Все еще поддерживая его за подмышки, Гайдук вопросительно взглянул на Жерми.

– Что вы смотрите на меня, словно на волкодава? Подайте ему пистолет. Однако стрелять он снова станет в вашу сторону. Уверена, что с третьего выстрела наверняка не промахнется.

– Он ведь не идиот, видит, что мы пытаемся спасти его.

– А кто утверждает, что идиот здесь он?

– Что ты предлагаешь?

– Если речь вести о тебе, майор, то совет только один – застрелиться. Но обязательно из пистолета этого энкавэдиста. Доставь ему такое удовольствие.

Дмитрий осторожно опустил плечи Вегерова на валун, и умоляюще взглянул на Анну:

– Почему ты так агрессивна?

– Разве существует иной способ привести тебя в чувство? Если существует, подскажи его.

– Но ты же понимаешь, что я не могу бросить раненого офицера на произвол судьбы, не оказав помощи. Это же настоящее предательство.

– Тогда, как следует именовать обе попытки этого негодяя застрелить тебя? А заодно – и меня…

– Нам бы с Вегеровым надо было кое в каких вопросах разобраться и тогда…

– Самое время разбираться! Пожалуйте за стол переговоров, господа офицеры.

– Нам действительно нужно кое в чем разобраться, но сама видишь, в каком он состоянии…

– Что вы, майор, блеете, как ритуальный барашек: «разобраться», «он в таком состоянии…»? Пока что мне только одно понятно: вам не следовало подходить сюда, – процедила Жерми. – Не следовало – вот в чем ваш просчет. Мы бы тогда со старшим лейтенантом как-нибудь сами… разобрались. Без слабонервных.

– Еще бы! Все тот же «поцелуй Изиды» перед «выстрелом милосердия»?

– «Выстрела милосердия» он как раз и не достоин. Вегеров не зря говорил о ненависти и тридцать седьмом годе. Сам как-то хвастался во хмелю, что в тридцатые сначала командовал расстрельной командой на каком-то закрытом полигоне, где осуществлялись массовые казни и захоронения политических, а затем служил в особом отделе лагеря политзаключенных.

– Я этого не знал, хотя и замечал: речь у него какая-то слишком «приблатненная». Конечно, не он один во всем этом повинен.

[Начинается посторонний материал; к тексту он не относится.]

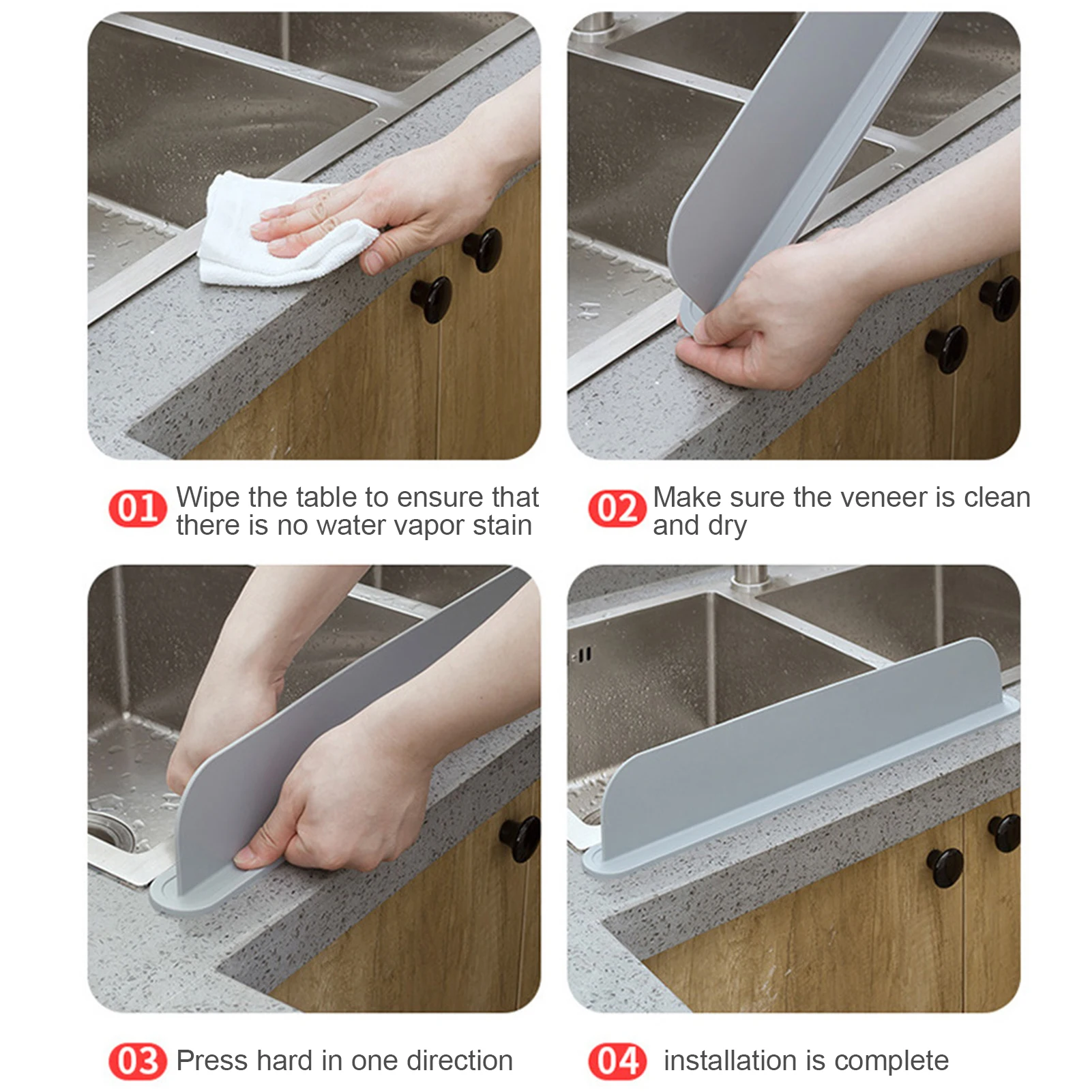 01 Wipe the table to ensure that there is no water vapor stain

02 Make sure the veneer is clean and dry

03 Press hard in one direction

04 installation is complete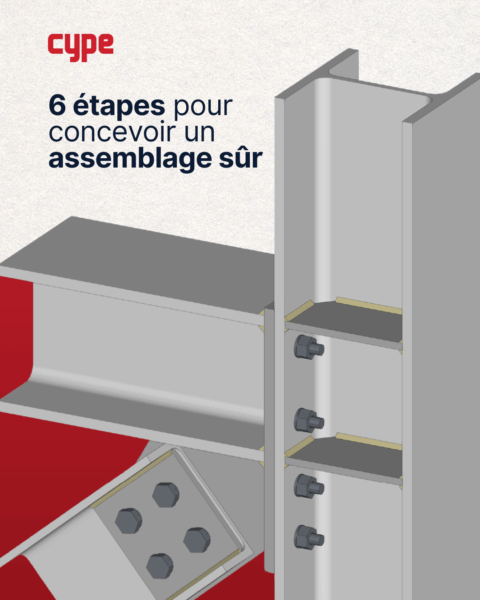 cype

6 étapes pour concevoir un assemblage sûr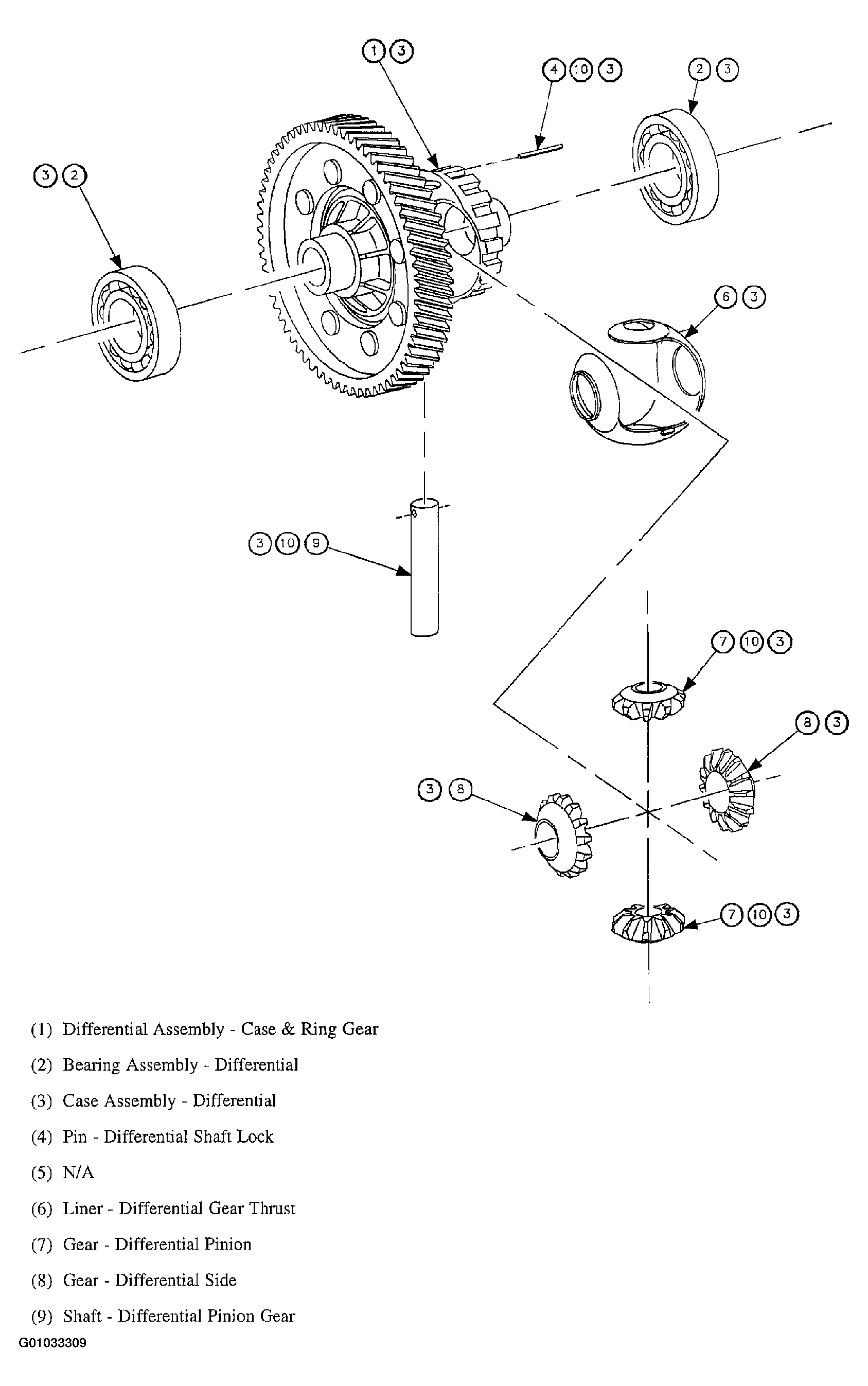 1 3

4 10 3

2 3

3 2

6 3

3 10 9

7 10 3

8 3

3 8

7 10 3

(1) Differential Assembly - Case & Ring Gear

(2) Bearing Assembly - Differential

(3) Case Assembly - Differential

(4) Pin - Differential Shaft Lock

(5) N/A

(6) Liner - Differential Gear Thrust

(7) Gear - Differential Pinion

(8) Gear - Differential Side

(9) Shaft - Differential Pinion Gear

G01033309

– Судя по словам этого мерзавца, он ненавидел и тех, с кем служил, и тех, кого по долгу службы расстреливал, – непонятно только во имя чего. Разве что во имя пролетарского истребления.

– Да! Служил я! Служил. И стрелял, сколько обстоятельства позволяли, – вновь заговорил Вегеров. – Я все слышу. Порой теряю сознание, но… Словом, пристрели меня, стерва, – и дело с концом. Слишком уж долго приговор зачитываешь.

– Это ты сделаешь сам, – поднял его пистолет Дмитрий, чтобы вложить ему в руку.

Старший лейтенант даже протянул было ладонь, чтобы принять оружие, но Анна с силой вырвала его у майора и швырнула в речку.

– Так о «выстреле милосердия» не просят, Вегеров, – молвила она. – И вообще его еще нужно заслужить. А такой гнус, как ты, должен оставлять этот мир в тяжких муках искупления, – она презрительно осмотрела обоих энкавэдистов и зашагала по склону наверх.

На подходе к машине Анна встретила Серафиму и шофера, которые решили выяснить, что там, внизу у речки, на самом деле происходит.

– Назад! – решительно скомандовала она им. – Это зрелище не для вас. Майор сейчас появится, – и, обхватив их за плечи, увлекла за собой.

Не прошло и десяти минут, как у машины возник Гайдук. Серафима и шофер уже сидели на своих местах. Жерми широкой мужской походкой измеряла лужок, где они ждали майора, правда, в отличие от водителя и Серафимы она еще и напряженно ожидала выстрела, но его так и не последовало.